Un gastado pupitre guarda en cajas de cartón los pedidos de sus fieles. Dice Ferrés que el del padre Cacho fue un modelo de sacerdocio distinto, incluso al de “los curas villeros” de Argentina: “único”.
“Hay algo muy íntimo en la fe, pero yo sé que acá, lo más común, es que le atribuyan como una especie de milagro el haber conseguido una vivienda o un empleo. Cuando me vienen a decir que les falta trabajo, yo mismo les digo: pedile a Cacho”.
Cómo es ser cura hoy en el barrio del padre Cacho
“Imaginate un barrio que era un basural. Una zona roja a fines de 1978, en dictadura, donde vivían personas miradas desde los prejuicios y pensá lo que fue que un tipo ajeno se mudara ahí a vivir. El padre Cacho eligió ese margen para volverlo el centro de su vida”, dice Mercedes Clara, quien dirigió un documental y escribió un libro sobre el sacerdote Isidro Ruben Alonso.

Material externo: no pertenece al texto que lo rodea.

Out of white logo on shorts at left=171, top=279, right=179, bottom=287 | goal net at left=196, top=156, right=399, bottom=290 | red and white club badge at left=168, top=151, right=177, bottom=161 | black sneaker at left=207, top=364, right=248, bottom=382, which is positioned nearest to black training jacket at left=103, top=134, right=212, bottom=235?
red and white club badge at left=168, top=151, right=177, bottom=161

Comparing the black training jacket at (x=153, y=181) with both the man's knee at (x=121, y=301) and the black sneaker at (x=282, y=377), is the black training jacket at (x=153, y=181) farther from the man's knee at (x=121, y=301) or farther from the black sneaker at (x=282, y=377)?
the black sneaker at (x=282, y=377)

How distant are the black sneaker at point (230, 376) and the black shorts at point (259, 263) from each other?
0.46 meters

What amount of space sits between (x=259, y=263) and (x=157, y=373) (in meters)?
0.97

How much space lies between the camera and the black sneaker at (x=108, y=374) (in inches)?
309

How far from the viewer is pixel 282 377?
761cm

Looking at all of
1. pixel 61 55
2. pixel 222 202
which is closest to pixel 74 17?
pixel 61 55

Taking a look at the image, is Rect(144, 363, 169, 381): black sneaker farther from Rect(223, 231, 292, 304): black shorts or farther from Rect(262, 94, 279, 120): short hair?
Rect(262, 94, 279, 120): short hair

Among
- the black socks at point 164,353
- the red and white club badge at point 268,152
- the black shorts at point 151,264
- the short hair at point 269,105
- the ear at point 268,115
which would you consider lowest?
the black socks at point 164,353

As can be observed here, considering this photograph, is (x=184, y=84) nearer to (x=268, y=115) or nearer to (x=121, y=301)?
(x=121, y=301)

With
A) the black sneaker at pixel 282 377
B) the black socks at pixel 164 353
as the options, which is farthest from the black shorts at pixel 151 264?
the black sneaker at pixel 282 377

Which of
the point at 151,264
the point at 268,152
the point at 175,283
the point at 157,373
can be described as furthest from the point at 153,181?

Hoy la parroquia de los Sagrados Corazones está a cargo de Luis Ferrés, un sacerdote joven, que además es cantautor. No es una tarea fácil, reconoce. “El barrio cambió tanto que llama a otro modelo de santidad”, dice en relación a la convivencia con grupos criminales, tiroteos, muertes, personas adictas y pobreza extrema. “La realidad de hoy está interpelando a otro modelo de santidad que todavía no sabemos cuál es, y del que todavía no se discute mucho en la Iglesia”, opina. “Acá viene mucha gente con necesidades materiales, con muertos, con adicciones. Ser cura de barrio hoy es un arte. Trabajo con lo que tengo y muchas veces les tengo que decir que no puedo solucionar sus problemas, que lo único que puedo darles es ayuda material y fe, un poco de consuelo, de paz”.